Berlin.

Neue Unruhe in der Koalition: Finanzminister Wolfgang Schäuble (CDU) hat die ankommenden Flüchtlinge mit einer „Lawine“ verglichen. Ob sie schon im Tal angekommen oder im oberen Drittel des Hanges sei, „weiß ich nicht“, sagte er am Mittwochabend. Ausgelöst hat Schäuble mit dem Vergleich erst einmal: Empörung.

„Ich kann mir das Bild nicht zu eigen machen. Ich würde einen solchen Vergleich nicht wählen“, sagte SPD-Chef Sigmar Gabriel gestern. „Menschen in Not sind keine Naturkatastrophe“, pflichtete Justizminister Heiko Maas (SPD) bei. Die Union müsse jetzt zur Sacharbeit zurückkehren: „Es ist jetzt mal genug“, schimpfte SPD-Fraktionschef Thomas Oppermann. Es ist nicht nur der Vergleich, der Angela Merkels Koalitionspartner irritiert, sondern das Signal: Mit Schäuble verstärkt ein Mann die Missstimmung in der Union, den man lange Zeit für eine Stütze der Kanzlerin hielt. Und jetzt das: Schäuble-Sätze mit gefährlich viel Spielraum für Interpretationen. „Lawinen kann man auslösen, wenn irgendein etwas unvorsichtiger Skifahrer an den Hang geht (...) und ein bisschen Schnee bewegt“, sagte der Finanzminister. Seither fragt sich das politische Berlin, wer der Skifahrer war. War es das Bundesamt für Migration und Flüchtlinge (BAMF), das am 25. August twitterte, für Syrer werde das Dublin-Verfahren „zum gegenwärtigen Zeitpunkt von uns weitergehend nicht weiterverfolgt“? Oder war es die Bundeskanzlerin mit dem einsamen Beschluss Anfang September, die Grenzen zu öffnen? Schäuble führte das nicht aus.
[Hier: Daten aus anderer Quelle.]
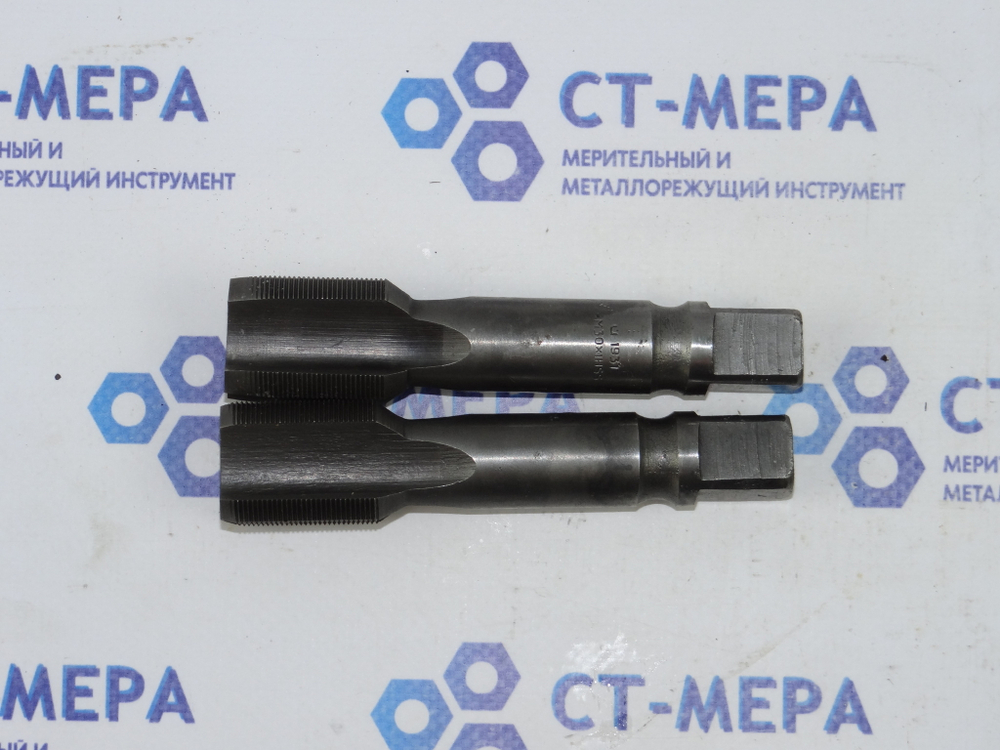 Метчик М30х1 (к-т из 2-х шт) HSS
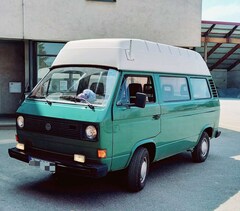 Bild des Angebotes VW T3 Kombi Hochraumkombi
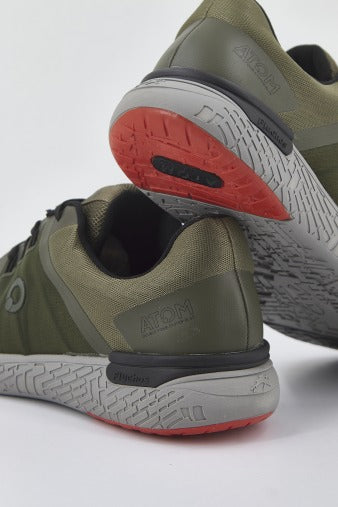 ATOM GRAVITY COMFORT en color VERDE  (4)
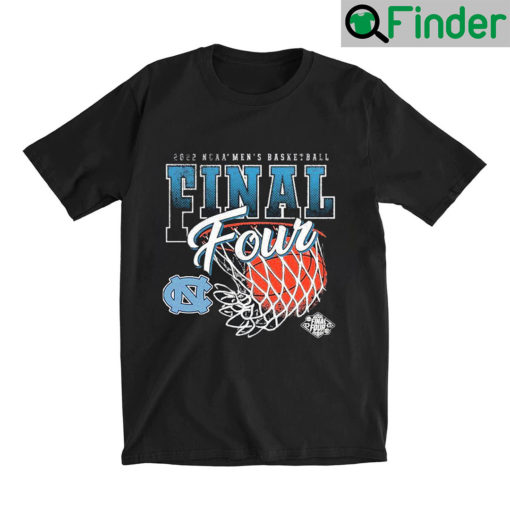 North Carolina Tar Heels Final Four Champions 2022 T Shirt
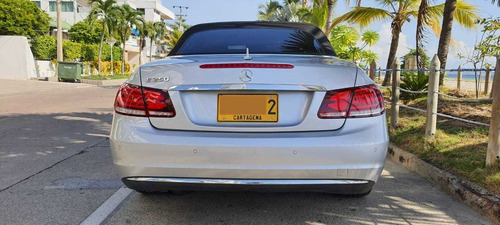 Clase E 250 Cabriolet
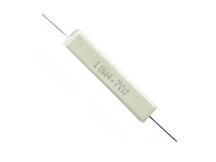 RESISTOR DE PORCELANA 10W - 4R7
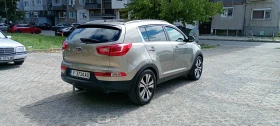Kia Sportage 2.0D 4Х4, снимка 5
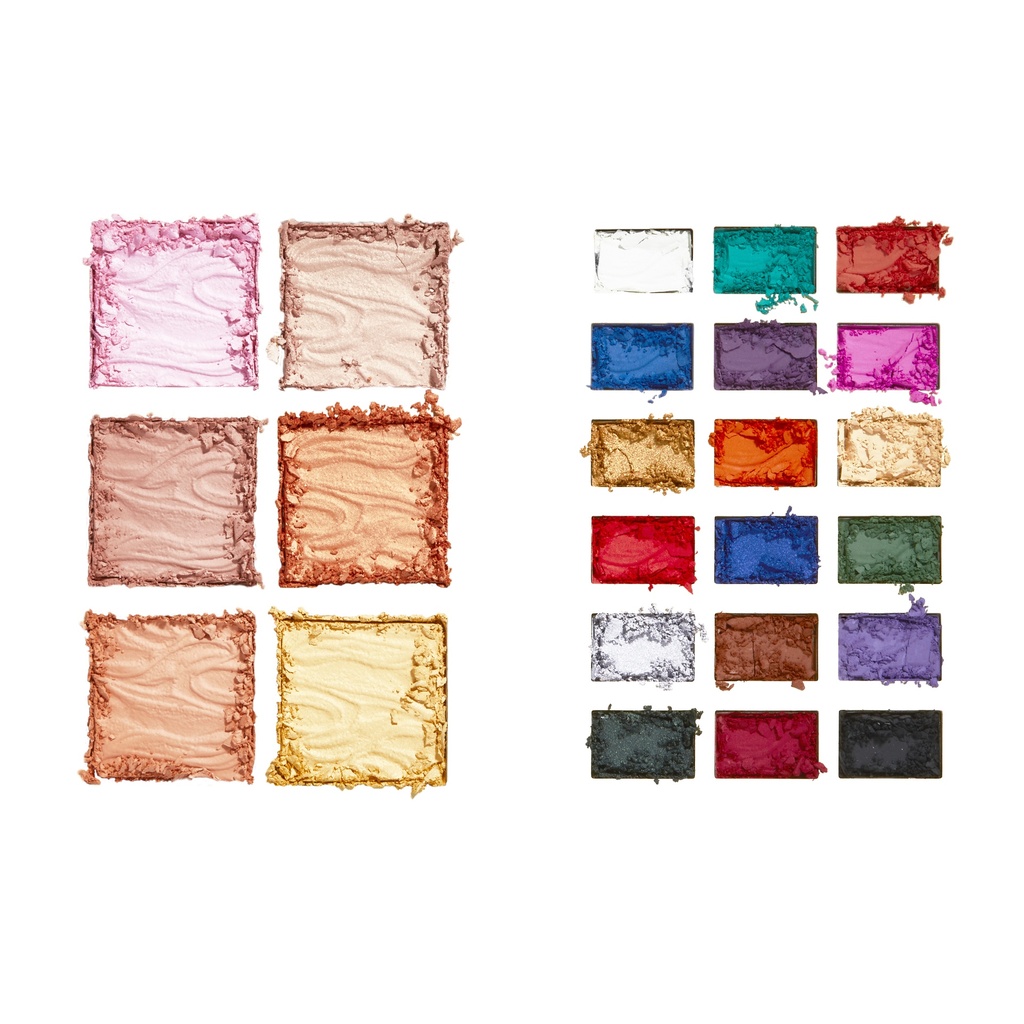 I Heart Revolution x Disney Fairytale Palette Mulan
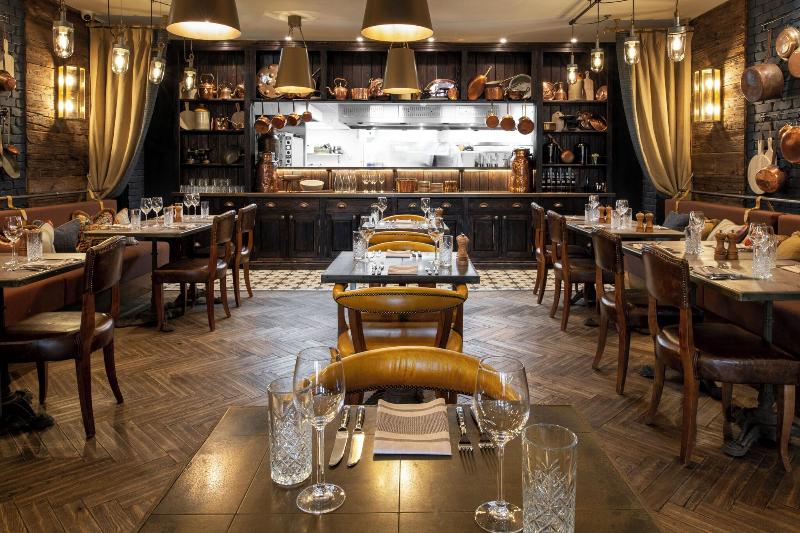 Beadnell Towers Hotel - Restoran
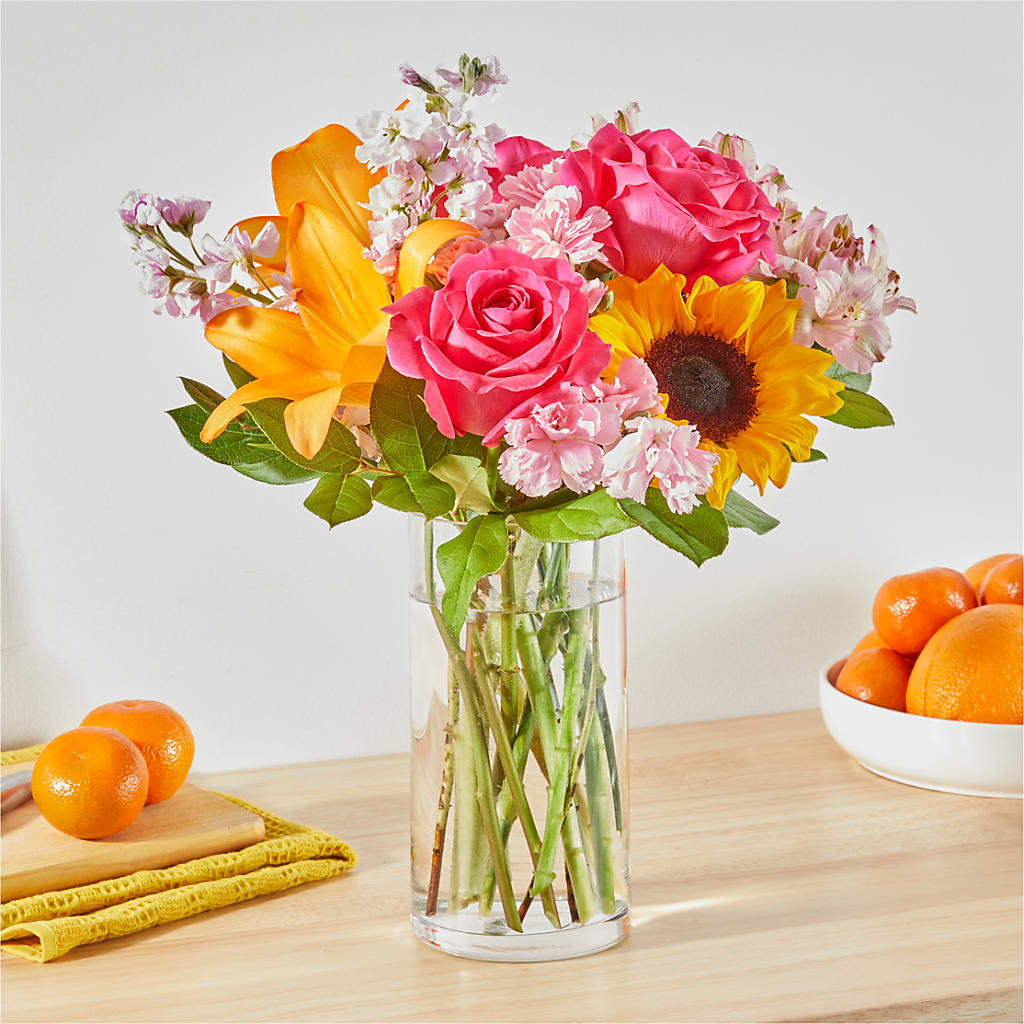 In Full Swing Bouquet – VASEFUL FLOWERS & GIFTS, Princeton NJ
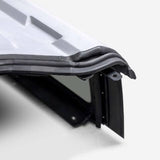 2021-2024 Ford Bronco 4DR Fiberglass Hardtop   - Anderson Composites - AC-HT21FDBR4D-GF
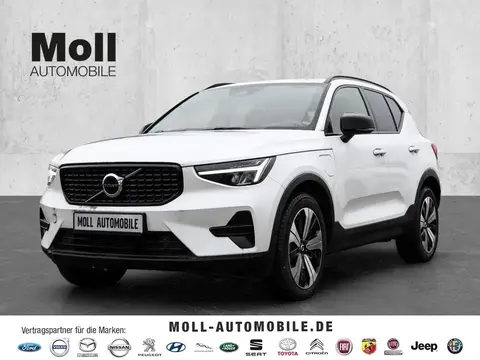 Used VOLVO XC40 Hybrid 2022 Ad 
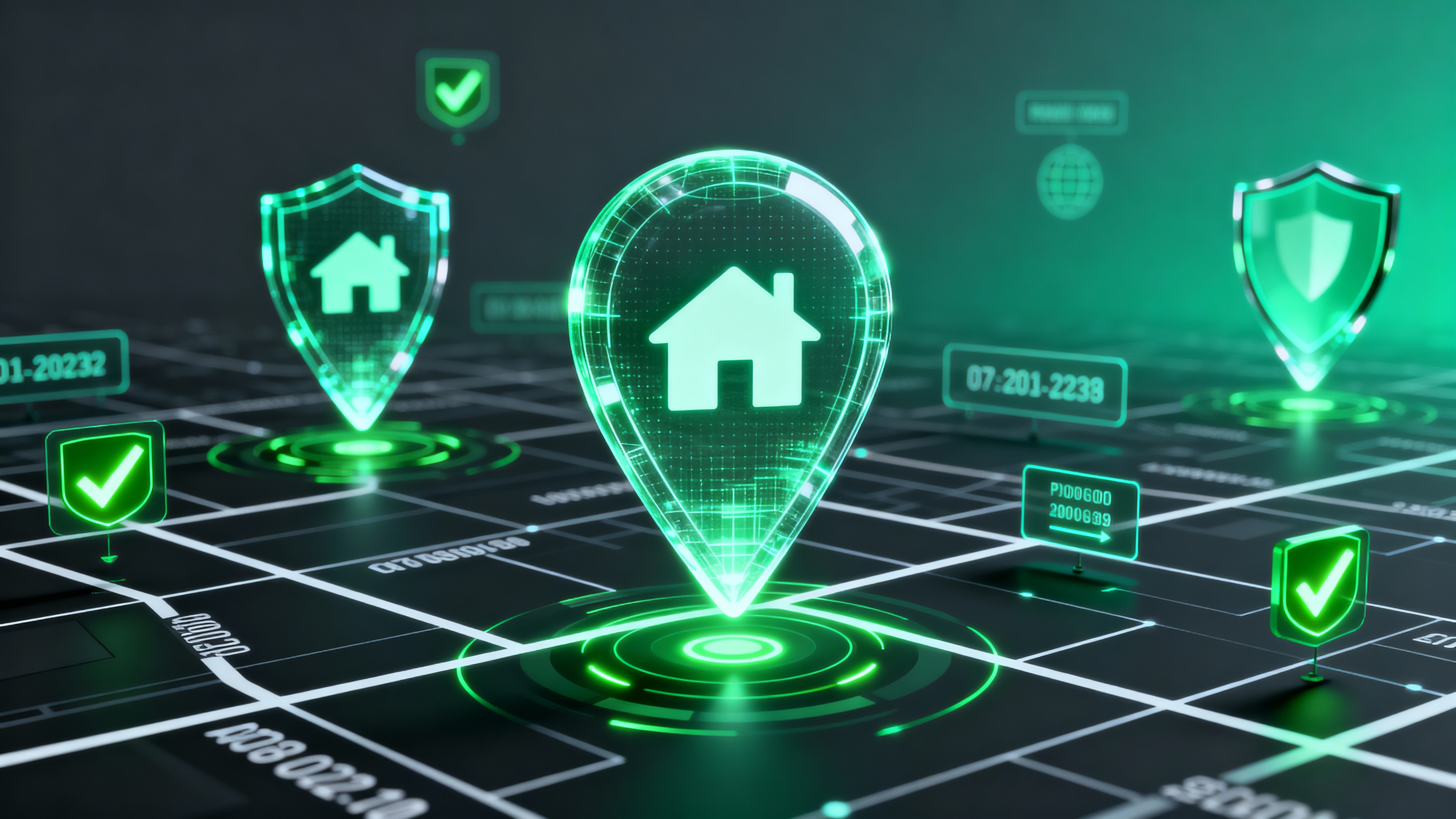 Adres fraude controle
Mitarbeiter des Flüchtlingsamts üben Kritik an Asylverfahren

Innerhalb des BAMF haben sich die Mitarbeiter mit einem offenen Brief an Behördenchef Frank-Jürgen Weise gewandt und ihrem Unmut Luft gemacht. Ihre Hauptkritikpunkte: Der Verzicht auf eine Identitätsprüfung bei vielen Flüchtlingen sei mit rechtsstaatlichen Prinzipien nicht mehr vereinbar und öffne Terroristen Tür und Tor. Dazu kommen eine viel zu schnelle Ausbildung der neuen Entscheider: Praktikanten entschieden inzwischen nach nur wenigen Tagen über menschliche Schicksale. Die beschleunigten schriftlichen Asylverfahren bei Syrern, Eritreern, manchen Irakern und Asylbewerbern vom Balkan wiesen „systemische Mängel“ auf. Die Identität der Menschen werde faktisch nicht geprüft.